Exercise
Set out the lines below as a numbered list, starting at the line containing "Focusing on point" and ending at the final line of the rows, and omit any blank lines.
::::::::
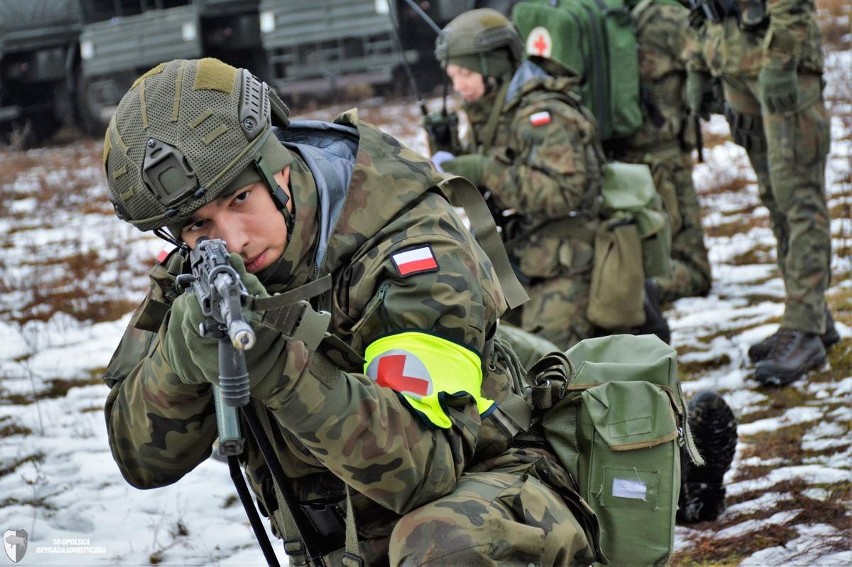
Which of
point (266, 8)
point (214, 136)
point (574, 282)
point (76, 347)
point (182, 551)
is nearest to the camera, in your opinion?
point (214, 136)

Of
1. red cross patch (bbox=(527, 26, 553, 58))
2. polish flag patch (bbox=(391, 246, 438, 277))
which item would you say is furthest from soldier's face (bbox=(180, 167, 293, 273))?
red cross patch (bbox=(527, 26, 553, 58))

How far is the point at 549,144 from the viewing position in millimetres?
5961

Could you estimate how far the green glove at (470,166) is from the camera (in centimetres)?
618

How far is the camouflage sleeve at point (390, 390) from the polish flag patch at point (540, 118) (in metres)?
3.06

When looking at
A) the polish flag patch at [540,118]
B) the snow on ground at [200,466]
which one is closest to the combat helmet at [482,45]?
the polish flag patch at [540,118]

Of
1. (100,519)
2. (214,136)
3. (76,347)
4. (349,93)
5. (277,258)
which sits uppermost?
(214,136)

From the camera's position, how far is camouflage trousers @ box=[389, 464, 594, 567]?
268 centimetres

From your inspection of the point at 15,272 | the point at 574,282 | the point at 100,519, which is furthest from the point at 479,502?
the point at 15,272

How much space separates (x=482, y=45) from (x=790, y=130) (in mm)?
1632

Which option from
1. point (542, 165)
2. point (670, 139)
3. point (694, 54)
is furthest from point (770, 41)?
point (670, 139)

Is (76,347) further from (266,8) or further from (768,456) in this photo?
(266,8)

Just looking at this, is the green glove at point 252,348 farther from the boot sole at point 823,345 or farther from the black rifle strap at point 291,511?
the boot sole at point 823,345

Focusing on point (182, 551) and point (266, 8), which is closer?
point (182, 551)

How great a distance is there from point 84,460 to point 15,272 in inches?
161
::::::::
Answer to the problem
1. Focusing on point (182, 551) and point (266, 8), which is closer?
2. point (182, 551)
3. How great a distance is there from point 84,460 to point 15,272 in inches?
4. 161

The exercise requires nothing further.